[Data records]

──────

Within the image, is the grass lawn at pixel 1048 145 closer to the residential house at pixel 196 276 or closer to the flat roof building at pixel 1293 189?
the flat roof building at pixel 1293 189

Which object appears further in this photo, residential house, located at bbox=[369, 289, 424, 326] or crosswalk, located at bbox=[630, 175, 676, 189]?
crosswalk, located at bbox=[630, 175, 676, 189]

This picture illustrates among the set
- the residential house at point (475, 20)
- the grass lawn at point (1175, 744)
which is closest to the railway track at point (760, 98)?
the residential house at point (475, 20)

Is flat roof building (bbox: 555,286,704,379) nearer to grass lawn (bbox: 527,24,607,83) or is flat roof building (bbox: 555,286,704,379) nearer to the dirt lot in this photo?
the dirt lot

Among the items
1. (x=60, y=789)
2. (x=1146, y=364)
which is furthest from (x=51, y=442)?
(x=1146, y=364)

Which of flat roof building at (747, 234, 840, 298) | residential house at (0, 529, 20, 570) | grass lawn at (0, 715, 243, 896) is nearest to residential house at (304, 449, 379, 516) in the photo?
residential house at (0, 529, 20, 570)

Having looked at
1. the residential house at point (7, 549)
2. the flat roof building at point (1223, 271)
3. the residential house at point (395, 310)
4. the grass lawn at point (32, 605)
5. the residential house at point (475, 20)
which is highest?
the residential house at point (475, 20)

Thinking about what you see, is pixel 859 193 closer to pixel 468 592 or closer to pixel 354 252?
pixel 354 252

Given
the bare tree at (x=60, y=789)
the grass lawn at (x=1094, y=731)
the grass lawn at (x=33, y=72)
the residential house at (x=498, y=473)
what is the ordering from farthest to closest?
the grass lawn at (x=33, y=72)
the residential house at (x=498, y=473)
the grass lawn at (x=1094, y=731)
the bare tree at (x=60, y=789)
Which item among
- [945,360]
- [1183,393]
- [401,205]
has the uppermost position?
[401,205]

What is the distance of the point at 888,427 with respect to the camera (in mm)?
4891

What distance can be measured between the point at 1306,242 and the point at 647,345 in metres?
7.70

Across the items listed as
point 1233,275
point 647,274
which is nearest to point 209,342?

──────

▶ **Task details**:
Can you extract every line of the listing above and reproduce each one verbatim?

▶ **Solved exercise**:
Within the image, is the grass lawn at pixel 1048 145 closer to the residential house at pixel 196 276 or closer to the flat roof building at pixel 1293 189?
the flat roof building at pixel 1293 189

Which object appears further in this photo, residential house, located at bbox=[369, 289, 424, 326] or crosswalk, located at bbox=[630, 175, 676, 189]?
crosswalk, located at bbox=[630, 175, 676, 189]

This picture illustrates among the set
- the residential house at point (475, 20)
- the grass lawn at point (1175, 744)
which is closest to the railway track at point (760, 98)?
the residential house at point (475, 20)

Is flat roof building (bbox: 555,286,704,379) nearer to grass lawn (bbox: 527,24,607,83) or is flat roof building (bbox: 555,286,704,379) nearer to the dirt lot in this photo?
the dirt lot

Among the items
1. (x=60, y=789)
2. (x=1146, y=364)
which is furthest from (x=51, y=442)?
(x=1146, y=364)

Which of flat roof building at (747, 234, 840, 298) | residential house at (0, 529, 20, 570) | grass lawn at (0, 715, 243, 896) is nearest to residential house at (304, 449, 379, 516) in the photo?
residential house at (0, 529, 20, 570)

Having looked at
1. the residential house at point (7, 549)
2. the flat roof building at point (1223, 271)
3. the residential house at point (395, 310)
4. the grass lawn at point (32, 605)
5. the residential house at point (475, 20)
which is highest?
the residential house at point (475, 20)

Thinking about what you see, is pixel 859 193 closer to pixel 468 592 or closer to pixel 354 252?
pixel 354 252

Given
the bare tree at (x=60, y=789)
the grass lawn at (x=1094, y=731)
the grass lawn at (x=33, y=72)
the residential house at (x=498, y=473)
what is the ordering from farthest to closest?
the grass lawn at (x=33, y=72)
the residential house at (x=498, y=473)
the grass lawn at (x=1094, y=731)
the bare tree at (x=60, y=789)
Which item among
- [945,360]
- [1183,393]
- [401,205]
has the uppermost position?
[401,205]

What is the distance of the point at 888,427 with respect to the camera (in mm)?
4891

What distance can be measured between the point at 1306,242 and the point at 647,345 in metres?
7.70

Across the items listed as
point 1233,275
point 647,274
which is nearest to point 209,342?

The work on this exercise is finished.